The Fix: Filip realized users needed value instantly. He rebuilt the onboarding so users simply enter their product URL, and Bazzly's AI pre-fills their keywords, subreddits, and tracking parameters automatically. He added tactical re-engagement emails.

He also began aggressively dogfooding his own product. “Becoming your own lab rat for 30 days will tell you faster than any survey,” he noted. Churn plummeted, and the funnel was finally ready to scale.

4. The Exact 4-Phase Growth Playbook ($0 to $1.7K+ MRR)

Filip’s growth chart is a masterclass in compounding consistency. It shows a long flatline near $0 from mid-2025 through early 2026, followed by steady compounding growth that accelerated sharply into a hockey stick curve.

He used a strict, sequenced playbook to get there:

Phase 1: $0 → First Paying Customers (Conversations, Not Content)

Filip didn’t start by tweeting into the void. He went directly to where his Ideal Customer Profile (ICP) hung out (Reddit threads with clear pain) and sent value-first cold DMs. The goal was simple: get signups and collect real objections. This unscalable phase secured his first customers and crucial product insights.

Phase 2: ~$100 MRR → Pause & Fix the Leaky Bucket

He stopped acquiring users entirely. He rebuilt onboarding, tightened positioning, and focused on value delivery. "This was the hardest phase. It felt like going backwards. But it was the most important thing I did."

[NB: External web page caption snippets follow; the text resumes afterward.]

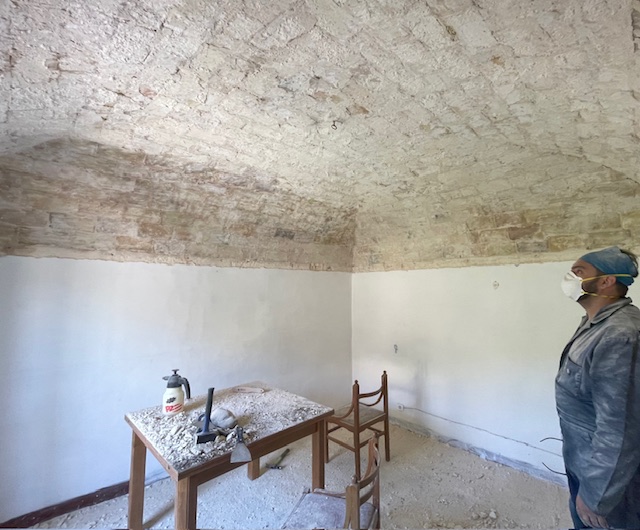 inspecting a newly uncovered brick ceiling in a historic Italian home, with tools and debris on a table from the renovation process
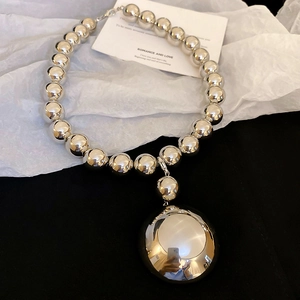Macro shot of silver chunky bead necklace with large mirror sphere pendant on white paper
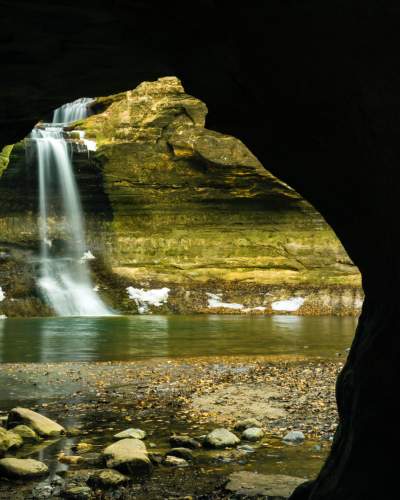 Guardando verso l'esterno di una grotta, una cascata si getta in una piscina, accanto a pareti di roccia innevate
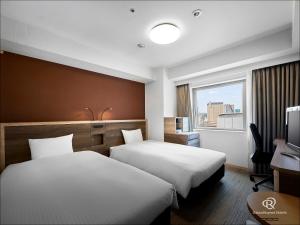 a hotel room with two beds and a window at Daiwa Roynet Hotel Sendai in Sendai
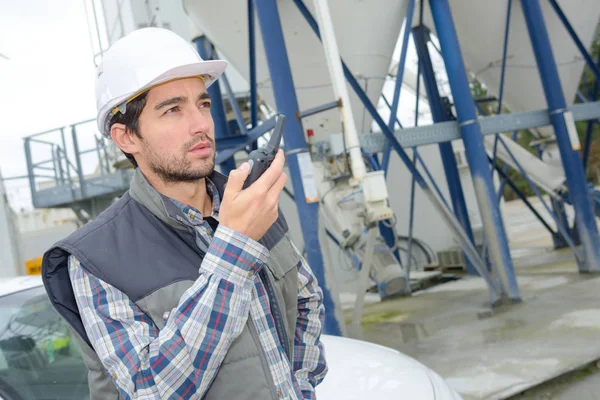 Man in cementfabriek met behulp van de walkie talkie — Stockfoto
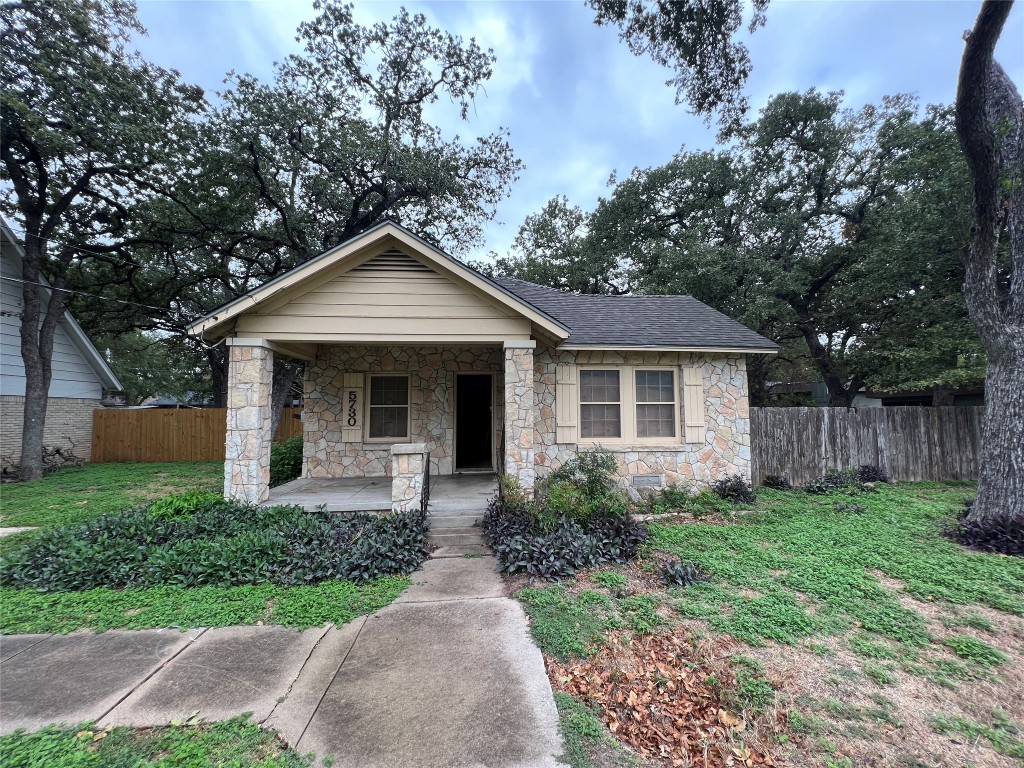 5722 Manor Road Austin, TX 78723 - Photo 9 of 16 a front view of a house with garden
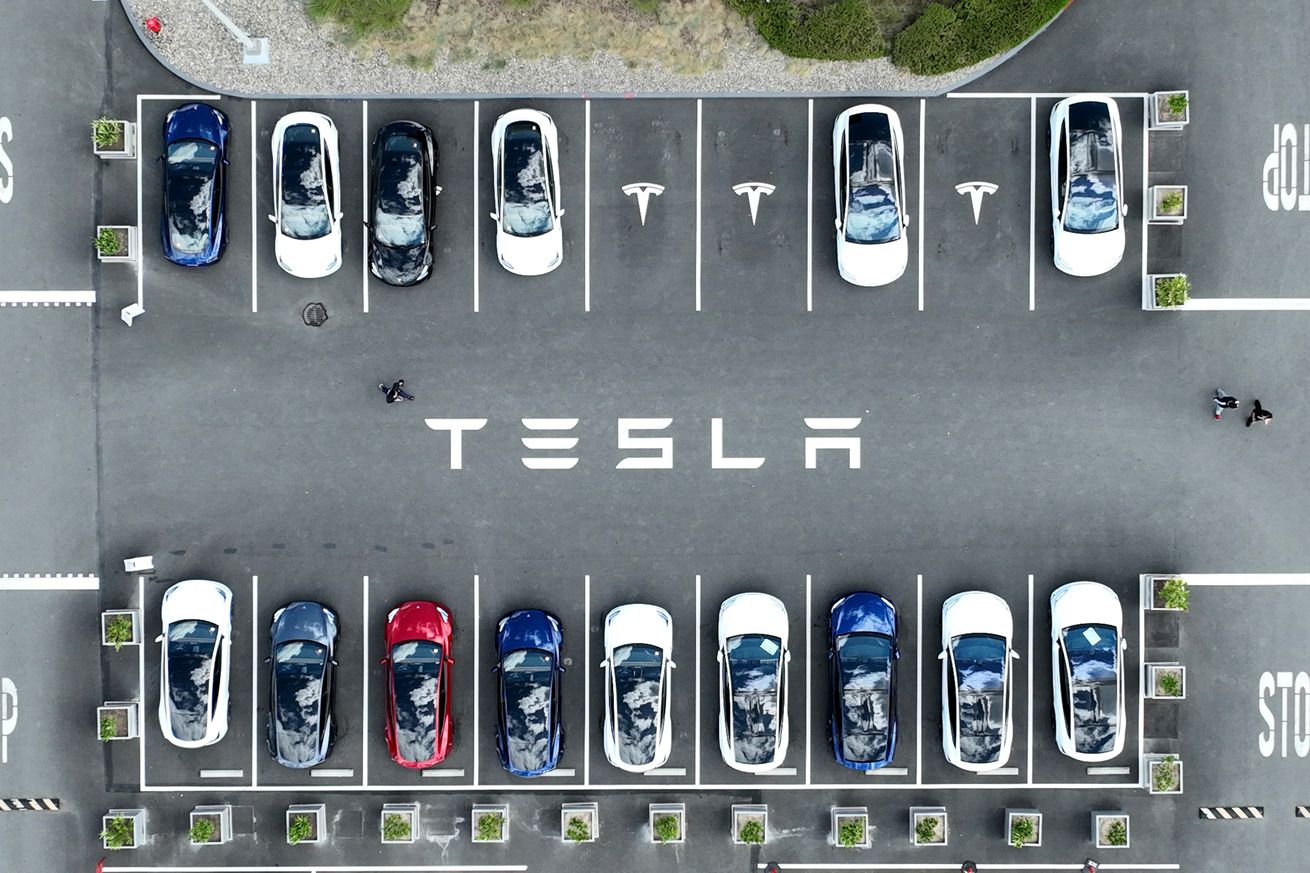 Two rows of Tesla cars in a parking lot, photographed from above.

Phase 3: $100 → $300 MRR → Scale Outreach on a Healthy Funnel

With churn under control, he resumed cold DMs and automated comments—this time using Bazzly itself. Because the funnel was fixed, every new user added net MRR instead of just replacing someone who left.

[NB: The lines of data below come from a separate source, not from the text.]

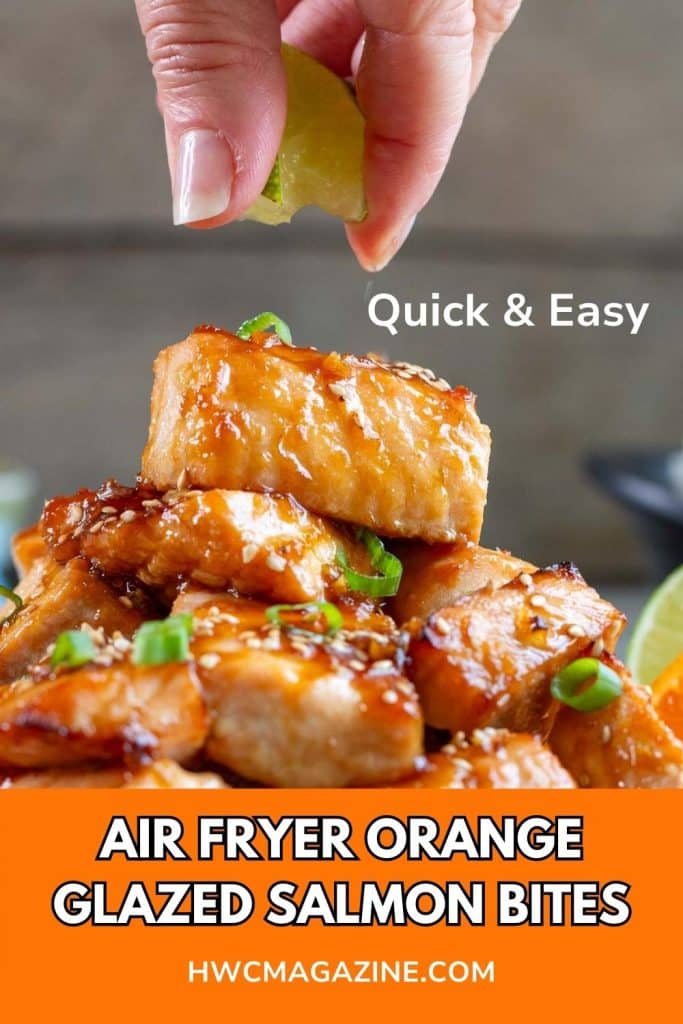 Orange glazed air fryer salmon bites getting a little squeeze of fresh lime juice on top.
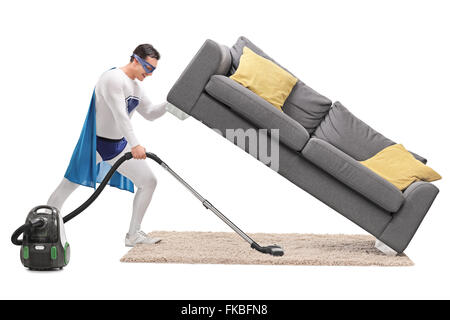 Profile shot of a strong man in superhero costume vacuuming under a sofa isolated on white background Stock Photo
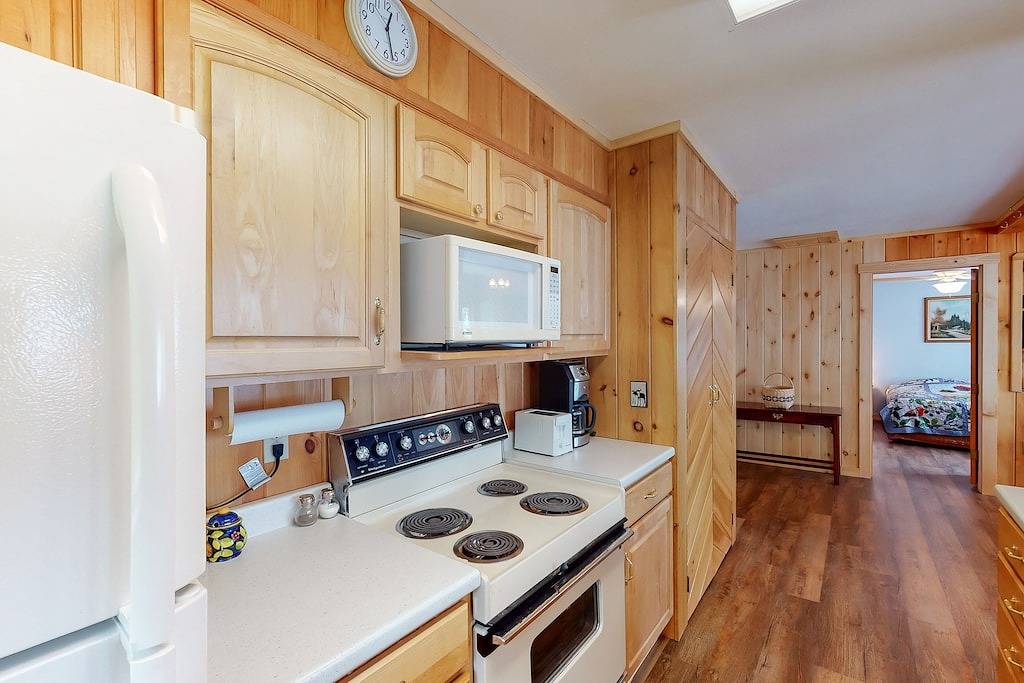 Lakefront home with private dock, mooring, pebble beach, grill, & firepit in Moosehead Lake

Phase 4: $300 → $1K+ MRR → Layer Content on Real Experience

Only after the core engine was working did Filip layer in content. He turned his customer conversations and building journey into posts on X, Reddit, and Indie Hackers.
The flywheel activated: Real experience → Resonant content → Traffic → More customers → More experience. ---

5. Key Takeaways for Indie Hackers

Filip attributes his growth past $1K MRR to three simple rules:

  1. Weekly customer conversations.

  2. Shipping what paying users request.

  3. Refusing to build what nobody asked for.

Here is what other solo builders can learn from his journey:

  • Recurring problems = recurring revenue. If users can’t explain why they pay you in one sentence, you built a nice-to-have.

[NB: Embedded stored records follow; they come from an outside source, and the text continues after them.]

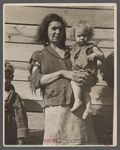 Mother and baby of family of nine living in field on U.S. Route 70 in Tennessee, near Tennessee River.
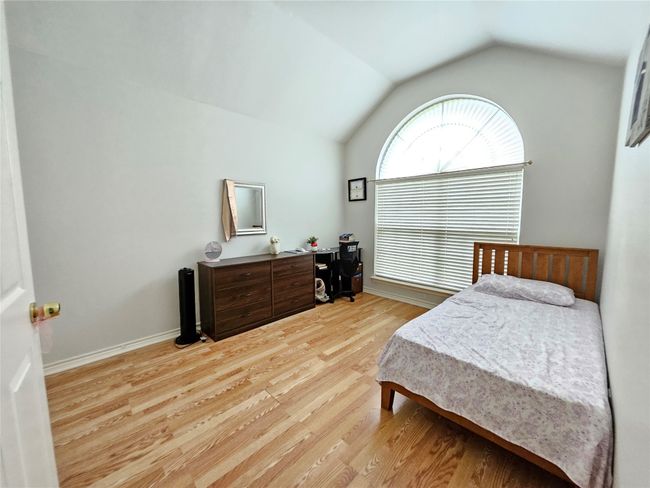 Bedroom with lofted ceiling and light wood-type flooring | Image 27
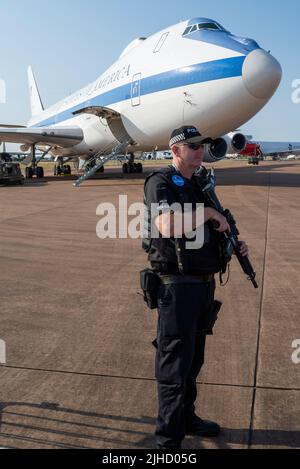 RAF Fairford, Gloucestershire, Regno Unito. 17th Lug 2022. Uno dei più grandi spettacoli aerei del mondo è tornato dopo una pausa di 3 anni a causa della pandemia che ha portato le forze aeree internazionali, le squadre espositore e le enormi folle nei Cotswolds. I favoriti del RAF come il combattente Typhoon e Red Arrows si sono Uniti visitando i jet fighter, le squadre, gli aerei da trasporto e gli elicotteri dall'Europa e dagli Stati Uniti. La polizia armata custodisla US Air Force Boeing e-4 Advanced Airborne Command Post, soprannominato Doomsday Plane. Posto di comando presidenziale per situazioni di guerra. Poliziotto con adesivo per tatuaggio d'aria e pistola Foto Stock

  • Launch ugly, nail onboarding. Make sure users hit that "Aha!" moment with zero friction, and use re-engagement emails to pull them back in.

  • Talk to users 1:1. Especially the ones who cancel. Analytics never replace real conversations.

  • Fix churn before scaling. More marketing on a broken funnel just equals more waste.

  • Stack channels only on top of what already works. Nail one healthy acquisition channel before trying to be everywhere.

  • Product Hunt is not a strategy. Filip still hasn’t launched on Product Hunt. Hope is not a distribution strategy; a daily presence where your customers hang out is.

Conclusion

Bazzly isn’t flashy AI hype. It’s a focused tool that replaces a painful weekly workflow. Filip proved you don’t need a massive audience, VC money, or a perfect product. You need a clear recurring pain, validated distribution, a brutal focus on retention, and the discipline to show up every day when the Stripe dashboard is still flat.

As Filip summarizes his own journey:

"Not the smartest or fastest founder. Just consistent."